The industrialist, who has now topped Africa’s rich list for a record eight times, emerged the continent’s richest man for the first time in March 2011, with a net worth of $13.8 billion, according to a similar annual report from Forbes.
Analysts also believe that the business mogul’s fortune would increase dramatically in the next few years, when his Group’s refinery, petrochemical and fertiliser plants, which have so far gulped more than $12bn, finally come on-stream to boost Nigeria and Africa’s crude oil refining and supply, with thousands of jobs expected to be created by the conglomerate.
Dangote, in a citation by Forbes, founded and chairs Dangote Cement, the continent’s largest cement producer and the biggest stock on the Nigeria Stock Exchange. He owns nearly 88% of the publicly-traded Dangote Cement through a holding company. It noted that the cement giant produces 44 million metric tonnes annually and plans to increase its output 33% by 2020. Dangote also owns stakes in publiclytraded salt, sugar and flour manufacturing companies.
Dangote, chairman of the Aliko Dangote Foundation, was also ranked by Forbes as the 66th most powerful person on earth, ahead of Mike Pence, US Vice-president in May 2018. In the American business magazine’s 75-person list, Dangote clinched the second position in Africa, trailing President Abdel Fattah el-sisi of Egypt, who was ranked 45th.
Both men were the only Africans on the list. Dangote moved up five places from his 2017 ranking of 71. He was also ranked number 100 among the record 2,208 billionaires in 72 countries across the world in 2018 in a Forbes publication released in March 2018.
In confirmation of his ever-bludgeoning status, Dan- gote was also named as the sixth most charitable man in the world.
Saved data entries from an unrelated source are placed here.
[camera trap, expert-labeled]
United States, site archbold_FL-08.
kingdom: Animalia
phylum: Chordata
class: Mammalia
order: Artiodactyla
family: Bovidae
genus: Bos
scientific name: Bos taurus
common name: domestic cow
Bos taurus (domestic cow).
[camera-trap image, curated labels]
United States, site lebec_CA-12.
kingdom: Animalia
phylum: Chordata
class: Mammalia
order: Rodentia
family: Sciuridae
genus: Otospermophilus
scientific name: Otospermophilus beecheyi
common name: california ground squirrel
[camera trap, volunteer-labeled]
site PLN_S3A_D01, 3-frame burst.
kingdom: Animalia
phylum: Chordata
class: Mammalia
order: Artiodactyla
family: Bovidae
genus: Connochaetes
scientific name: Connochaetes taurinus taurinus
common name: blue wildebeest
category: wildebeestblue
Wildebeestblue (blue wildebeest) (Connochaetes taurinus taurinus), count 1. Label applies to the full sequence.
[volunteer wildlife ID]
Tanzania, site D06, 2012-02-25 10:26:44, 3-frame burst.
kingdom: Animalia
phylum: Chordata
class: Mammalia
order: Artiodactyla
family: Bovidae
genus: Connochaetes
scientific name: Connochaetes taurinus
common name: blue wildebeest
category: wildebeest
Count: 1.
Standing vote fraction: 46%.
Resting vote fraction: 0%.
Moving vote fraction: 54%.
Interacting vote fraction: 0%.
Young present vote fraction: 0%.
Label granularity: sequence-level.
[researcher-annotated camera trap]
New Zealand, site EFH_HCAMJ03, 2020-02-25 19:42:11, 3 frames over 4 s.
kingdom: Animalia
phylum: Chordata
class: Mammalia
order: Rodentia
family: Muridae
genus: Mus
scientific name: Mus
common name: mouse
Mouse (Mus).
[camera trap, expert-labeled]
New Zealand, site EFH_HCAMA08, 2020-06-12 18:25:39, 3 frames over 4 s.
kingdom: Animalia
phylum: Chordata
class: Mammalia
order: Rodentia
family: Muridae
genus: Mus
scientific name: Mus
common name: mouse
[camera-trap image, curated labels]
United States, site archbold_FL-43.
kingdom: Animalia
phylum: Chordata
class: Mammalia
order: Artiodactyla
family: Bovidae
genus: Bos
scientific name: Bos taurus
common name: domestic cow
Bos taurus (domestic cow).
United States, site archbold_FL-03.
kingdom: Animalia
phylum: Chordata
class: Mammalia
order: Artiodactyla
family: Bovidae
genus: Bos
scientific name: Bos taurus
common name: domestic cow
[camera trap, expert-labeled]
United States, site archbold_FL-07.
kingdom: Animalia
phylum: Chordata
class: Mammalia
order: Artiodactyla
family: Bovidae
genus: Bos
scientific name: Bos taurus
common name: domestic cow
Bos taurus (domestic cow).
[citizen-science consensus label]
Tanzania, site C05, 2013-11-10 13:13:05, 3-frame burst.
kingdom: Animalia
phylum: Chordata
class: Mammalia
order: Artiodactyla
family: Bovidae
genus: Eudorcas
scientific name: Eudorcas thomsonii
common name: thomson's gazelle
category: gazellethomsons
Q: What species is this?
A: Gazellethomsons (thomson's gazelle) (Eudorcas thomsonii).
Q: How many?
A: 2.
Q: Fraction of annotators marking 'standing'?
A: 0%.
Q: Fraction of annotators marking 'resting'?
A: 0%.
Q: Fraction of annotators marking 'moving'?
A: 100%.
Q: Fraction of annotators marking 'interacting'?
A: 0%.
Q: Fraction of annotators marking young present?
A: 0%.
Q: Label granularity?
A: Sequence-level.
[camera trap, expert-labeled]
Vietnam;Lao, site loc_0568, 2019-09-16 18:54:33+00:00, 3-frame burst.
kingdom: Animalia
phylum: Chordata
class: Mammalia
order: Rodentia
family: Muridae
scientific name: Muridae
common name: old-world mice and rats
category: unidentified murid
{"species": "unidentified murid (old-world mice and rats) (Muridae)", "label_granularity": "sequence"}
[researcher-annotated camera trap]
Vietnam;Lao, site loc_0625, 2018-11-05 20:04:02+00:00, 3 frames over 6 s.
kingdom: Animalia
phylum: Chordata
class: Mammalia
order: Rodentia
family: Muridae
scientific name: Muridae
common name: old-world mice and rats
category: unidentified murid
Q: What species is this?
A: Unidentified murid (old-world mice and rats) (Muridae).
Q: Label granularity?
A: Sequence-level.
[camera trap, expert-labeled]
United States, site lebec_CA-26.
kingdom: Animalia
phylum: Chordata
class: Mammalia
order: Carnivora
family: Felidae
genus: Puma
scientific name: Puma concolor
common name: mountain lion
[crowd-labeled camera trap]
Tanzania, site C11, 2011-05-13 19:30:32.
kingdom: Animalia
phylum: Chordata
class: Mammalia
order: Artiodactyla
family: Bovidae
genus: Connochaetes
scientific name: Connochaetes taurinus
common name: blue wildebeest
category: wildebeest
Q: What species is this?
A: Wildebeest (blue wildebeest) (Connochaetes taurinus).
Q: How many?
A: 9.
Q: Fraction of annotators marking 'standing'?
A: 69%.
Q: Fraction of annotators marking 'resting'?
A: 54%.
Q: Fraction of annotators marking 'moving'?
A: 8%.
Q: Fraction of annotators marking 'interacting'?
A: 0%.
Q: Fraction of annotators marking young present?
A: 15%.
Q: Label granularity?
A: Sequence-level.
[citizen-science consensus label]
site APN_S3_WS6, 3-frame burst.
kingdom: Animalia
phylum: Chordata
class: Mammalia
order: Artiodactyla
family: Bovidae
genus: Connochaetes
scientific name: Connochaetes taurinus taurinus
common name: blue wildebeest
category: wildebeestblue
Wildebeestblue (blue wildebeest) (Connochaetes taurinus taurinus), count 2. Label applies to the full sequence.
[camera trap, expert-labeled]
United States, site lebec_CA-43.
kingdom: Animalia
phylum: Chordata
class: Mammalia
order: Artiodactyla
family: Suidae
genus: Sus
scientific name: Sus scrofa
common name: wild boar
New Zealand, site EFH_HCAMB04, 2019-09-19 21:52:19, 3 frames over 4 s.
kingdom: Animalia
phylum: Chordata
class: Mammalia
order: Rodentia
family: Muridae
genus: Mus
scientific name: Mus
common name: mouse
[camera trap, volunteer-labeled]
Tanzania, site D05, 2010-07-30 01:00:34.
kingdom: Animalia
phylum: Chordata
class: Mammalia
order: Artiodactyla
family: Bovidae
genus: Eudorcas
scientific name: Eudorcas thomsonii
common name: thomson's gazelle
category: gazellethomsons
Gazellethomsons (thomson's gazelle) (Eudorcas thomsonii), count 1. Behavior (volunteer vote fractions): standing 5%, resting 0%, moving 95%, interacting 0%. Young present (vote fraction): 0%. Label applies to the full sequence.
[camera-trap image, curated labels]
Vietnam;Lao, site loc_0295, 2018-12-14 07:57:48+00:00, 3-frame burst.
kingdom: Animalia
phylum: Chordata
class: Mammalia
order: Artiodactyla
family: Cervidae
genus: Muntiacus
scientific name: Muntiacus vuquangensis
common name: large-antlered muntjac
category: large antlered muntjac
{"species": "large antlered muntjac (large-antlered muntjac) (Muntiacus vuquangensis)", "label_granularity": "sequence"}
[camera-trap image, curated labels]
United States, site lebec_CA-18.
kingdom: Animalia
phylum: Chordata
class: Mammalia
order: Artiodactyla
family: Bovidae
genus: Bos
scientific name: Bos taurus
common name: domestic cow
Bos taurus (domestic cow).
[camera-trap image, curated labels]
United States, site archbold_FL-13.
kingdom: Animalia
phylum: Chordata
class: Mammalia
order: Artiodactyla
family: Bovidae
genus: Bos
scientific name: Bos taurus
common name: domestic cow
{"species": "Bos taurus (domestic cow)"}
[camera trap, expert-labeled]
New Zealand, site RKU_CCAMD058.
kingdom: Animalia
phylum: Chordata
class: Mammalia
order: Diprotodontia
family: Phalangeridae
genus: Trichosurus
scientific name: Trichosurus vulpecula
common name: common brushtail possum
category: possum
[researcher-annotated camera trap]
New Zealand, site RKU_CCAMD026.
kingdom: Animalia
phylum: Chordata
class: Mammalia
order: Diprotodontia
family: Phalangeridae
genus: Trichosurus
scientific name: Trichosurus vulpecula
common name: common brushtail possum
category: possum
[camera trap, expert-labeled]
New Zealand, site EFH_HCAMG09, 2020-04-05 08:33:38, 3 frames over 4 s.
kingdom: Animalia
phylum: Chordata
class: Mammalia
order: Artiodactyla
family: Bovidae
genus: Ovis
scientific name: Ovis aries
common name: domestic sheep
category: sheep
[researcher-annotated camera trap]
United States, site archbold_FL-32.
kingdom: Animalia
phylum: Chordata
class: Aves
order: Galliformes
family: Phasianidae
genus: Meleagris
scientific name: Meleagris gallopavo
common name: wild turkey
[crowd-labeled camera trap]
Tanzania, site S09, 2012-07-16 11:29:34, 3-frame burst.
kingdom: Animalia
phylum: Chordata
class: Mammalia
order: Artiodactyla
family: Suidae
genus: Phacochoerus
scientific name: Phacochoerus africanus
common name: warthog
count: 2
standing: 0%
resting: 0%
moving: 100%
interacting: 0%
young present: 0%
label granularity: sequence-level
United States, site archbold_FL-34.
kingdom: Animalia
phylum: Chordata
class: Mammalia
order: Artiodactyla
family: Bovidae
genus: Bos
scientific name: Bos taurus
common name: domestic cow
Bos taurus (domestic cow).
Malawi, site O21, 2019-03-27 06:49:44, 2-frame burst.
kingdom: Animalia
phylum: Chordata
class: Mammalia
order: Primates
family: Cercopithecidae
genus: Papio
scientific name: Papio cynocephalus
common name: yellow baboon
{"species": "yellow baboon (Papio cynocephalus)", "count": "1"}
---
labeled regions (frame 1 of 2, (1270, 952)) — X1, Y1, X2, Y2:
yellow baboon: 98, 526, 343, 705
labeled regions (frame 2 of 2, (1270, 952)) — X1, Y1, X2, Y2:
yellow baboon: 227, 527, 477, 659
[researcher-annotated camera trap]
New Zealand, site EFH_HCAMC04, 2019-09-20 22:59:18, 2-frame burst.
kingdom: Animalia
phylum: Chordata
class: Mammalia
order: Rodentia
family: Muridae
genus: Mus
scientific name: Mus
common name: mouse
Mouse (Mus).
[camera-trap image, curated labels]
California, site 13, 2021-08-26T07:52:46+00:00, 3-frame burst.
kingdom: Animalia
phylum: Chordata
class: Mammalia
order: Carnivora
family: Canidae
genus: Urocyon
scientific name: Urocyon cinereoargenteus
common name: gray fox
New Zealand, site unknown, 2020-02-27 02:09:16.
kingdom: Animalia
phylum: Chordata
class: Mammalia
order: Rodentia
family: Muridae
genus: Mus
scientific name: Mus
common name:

The philanthropist, who endowed his foundation to the tune of $1.25 billion, was recently recognised and highlighted by Richtopia, a digital periodical that covers business, economics, and financial news, based in the United Kingdom.
He was quoted to have once said that, beyond being known as Africa’s richest man, he would also like to be known as the continent’s biggest philanthropist. He started the Aliko Dangote Foundation in 1981, with a mission to enhance opportunities for social change through strategic investments that improve health and wellbeing, promote quality education, and broaden economic empowerment opportunities.